Method: A naturalistic, cross-sectional study was conducted on patients who were taking 1 of 5 different antiepileptic drugs or lithium (LIT). Cognitive status was measured by a computerized neurocognitive screening battery, CNS Vital Signs (CNSVS).
Subjects: One hundred fifty-nine patients with bipolar disorder, aged 18-70 years, were treated with carbamazepine (CBZ) (N = 16), lamotrigine (LMTG) (N = 38), oxcarbazepine (OCBZ) (N = 19), topiramate (TPM) (N = 19), and valproic acid (VPA) (N = 37); 30 bipolar patients were treated with LIT.
Results: Significant group differences were detected in tests of memory, psychomotor speed, processing speed, reaction time, cognitive flexibility, and attention.

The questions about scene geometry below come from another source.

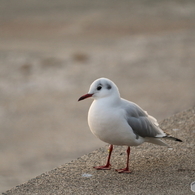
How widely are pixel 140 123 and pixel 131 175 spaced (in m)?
0.42

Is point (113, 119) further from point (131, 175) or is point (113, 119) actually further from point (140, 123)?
point (131, 175)

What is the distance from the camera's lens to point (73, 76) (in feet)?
29.8

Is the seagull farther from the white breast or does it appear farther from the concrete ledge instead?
the concrete ledge

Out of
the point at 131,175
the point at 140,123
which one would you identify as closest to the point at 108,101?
the point at 140,123

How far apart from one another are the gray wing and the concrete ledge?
0.26 metres

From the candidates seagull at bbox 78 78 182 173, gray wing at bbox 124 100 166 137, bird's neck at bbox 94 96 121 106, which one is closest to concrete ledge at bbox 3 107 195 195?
seagull at bbox 78 78 182 173

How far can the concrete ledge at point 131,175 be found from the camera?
10.8 feet

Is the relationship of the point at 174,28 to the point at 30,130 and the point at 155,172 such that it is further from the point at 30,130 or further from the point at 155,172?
the point at 155,172

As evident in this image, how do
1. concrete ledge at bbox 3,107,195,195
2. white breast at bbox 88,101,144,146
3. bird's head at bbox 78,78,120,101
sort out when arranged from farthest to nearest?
bird's head at bbox 78,78,120,101
white breast at bbox 88,101,144,146
concrete ledge at bbox 3,107,195,195

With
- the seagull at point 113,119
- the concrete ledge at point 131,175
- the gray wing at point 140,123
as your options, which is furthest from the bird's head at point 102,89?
the concrete ledge at point 131,175

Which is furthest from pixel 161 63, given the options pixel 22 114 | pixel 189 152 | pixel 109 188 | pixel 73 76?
pixel 109 188

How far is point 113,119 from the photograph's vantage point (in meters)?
3.47

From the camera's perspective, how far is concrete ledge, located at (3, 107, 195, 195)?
3.29m

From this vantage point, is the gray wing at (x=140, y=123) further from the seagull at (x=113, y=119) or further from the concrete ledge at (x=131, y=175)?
the concrete ledge at (x=131, y=175)
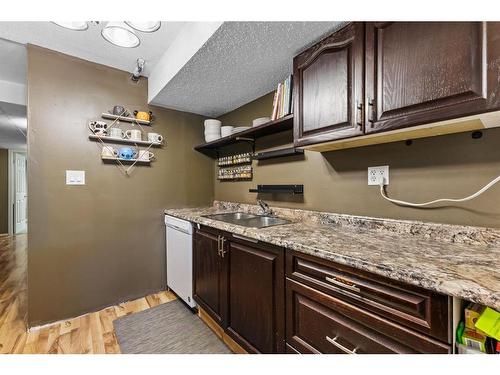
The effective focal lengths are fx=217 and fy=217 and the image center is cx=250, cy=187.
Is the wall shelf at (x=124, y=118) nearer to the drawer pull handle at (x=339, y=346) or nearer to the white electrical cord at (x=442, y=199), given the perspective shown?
the white electrical cord at (x=442, y=199)

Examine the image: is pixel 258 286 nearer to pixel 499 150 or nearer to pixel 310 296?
pixel 310 296

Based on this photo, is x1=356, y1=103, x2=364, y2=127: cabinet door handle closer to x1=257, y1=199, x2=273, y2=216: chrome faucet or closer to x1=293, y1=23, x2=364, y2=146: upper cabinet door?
x1=293, y1=23, x2=364, y2=146: upper cabinet door

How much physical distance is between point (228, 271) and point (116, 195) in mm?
1362

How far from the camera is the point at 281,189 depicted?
183 cm

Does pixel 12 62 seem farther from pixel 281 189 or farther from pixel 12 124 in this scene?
pixel 281 189

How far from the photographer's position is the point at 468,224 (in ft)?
3.29

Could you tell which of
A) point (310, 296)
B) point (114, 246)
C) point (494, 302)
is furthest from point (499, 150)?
point (114, 246)

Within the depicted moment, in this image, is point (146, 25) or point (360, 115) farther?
point (146, 25)

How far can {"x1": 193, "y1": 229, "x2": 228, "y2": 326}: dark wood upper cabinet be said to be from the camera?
150cm

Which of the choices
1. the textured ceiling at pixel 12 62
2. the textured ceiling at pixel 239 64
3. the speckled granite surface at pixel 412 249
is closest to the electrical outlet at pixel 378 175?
the speckled granite surface at pixel 412 249

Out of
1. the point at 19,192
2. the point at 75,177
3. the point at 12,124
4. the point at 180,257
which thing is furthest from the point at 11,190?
the point at 180,257

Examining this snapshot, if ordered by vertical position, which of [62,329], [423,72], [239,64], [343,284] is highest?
[239,64]

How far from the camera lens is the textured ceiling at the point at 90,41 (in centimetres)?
152

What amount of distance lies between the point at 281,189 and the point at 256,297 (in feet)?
2.89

Rank-order analysis indicated superiority for LMTG (1.8) followed by OCBZ (2.1), LIT(3.3), TPM (4.3), VPA (4.5), and CBZ (5.0).

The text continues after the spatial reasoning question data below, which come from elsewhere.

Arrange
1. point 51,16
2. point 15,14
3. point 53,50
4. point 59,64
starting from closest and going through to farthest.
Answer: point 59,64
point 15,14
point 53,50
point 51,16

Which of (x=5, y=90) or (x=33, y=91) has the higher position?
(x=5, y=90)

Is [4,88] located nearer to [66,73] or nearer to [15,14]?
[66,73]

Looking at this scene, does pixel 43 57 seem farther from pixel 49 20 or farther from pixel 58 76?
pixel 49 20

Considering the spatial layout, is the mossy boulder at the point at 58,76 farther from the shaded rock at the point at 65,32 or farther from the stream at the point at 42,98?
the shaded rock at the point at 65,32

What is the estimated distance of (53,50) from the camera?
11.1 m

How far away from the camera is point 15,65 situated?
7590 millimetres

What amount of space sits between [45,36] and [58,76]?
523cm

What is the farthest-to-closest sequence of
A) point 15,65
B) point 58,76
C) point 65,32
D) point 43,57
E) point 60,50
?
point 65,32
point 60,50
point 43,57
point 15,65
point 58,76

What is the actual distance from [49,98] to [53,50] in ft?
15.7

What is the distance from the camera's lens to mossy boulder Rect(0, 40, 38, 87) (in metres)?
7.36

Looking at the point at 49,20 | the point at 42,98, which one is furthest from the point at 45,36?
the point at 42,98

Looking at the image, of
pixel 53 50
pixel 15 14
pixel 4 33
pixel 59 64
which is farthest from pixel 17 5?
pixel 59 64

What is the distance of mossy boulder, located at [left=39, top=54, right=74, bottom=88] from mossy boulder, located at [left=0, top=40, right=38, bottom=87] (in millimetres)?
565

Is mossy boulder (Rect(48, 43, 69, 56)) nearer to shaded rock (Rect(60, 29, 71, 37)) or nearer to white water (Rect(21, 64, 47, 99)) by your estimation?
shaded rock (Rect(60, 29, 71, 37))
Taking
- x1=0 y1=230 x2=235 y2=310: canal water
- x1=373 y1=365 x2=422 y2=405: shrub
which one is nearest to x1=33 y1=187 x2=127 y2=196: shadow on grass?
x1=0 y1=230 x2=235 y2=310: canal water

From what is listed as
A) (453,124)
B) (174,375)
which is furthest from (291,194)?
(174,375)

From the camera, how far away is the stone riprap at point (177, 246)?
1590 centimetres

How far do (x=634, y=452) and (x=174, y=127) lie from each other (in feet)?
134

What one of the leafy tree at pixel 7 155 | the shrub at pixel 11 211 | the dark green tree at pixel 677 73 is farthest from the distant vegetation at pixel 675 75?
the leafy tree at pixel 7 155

Conclusion: The relative neurocognitive effects of the various psychotropic antiepileptic drugs in patients with bipolar disorder were concordant with those described in the seminal literature in normal volunteers and patients with epilepsy. LMTG and OCBZ had the least neurotoxicity, and TPM, VPA, and CBZ had the most. LIT effects on neurocognition were intermediate. Choosing a mood-stabilizing drug with minimal neurocognitive effects may enhance patient compliance over the long term.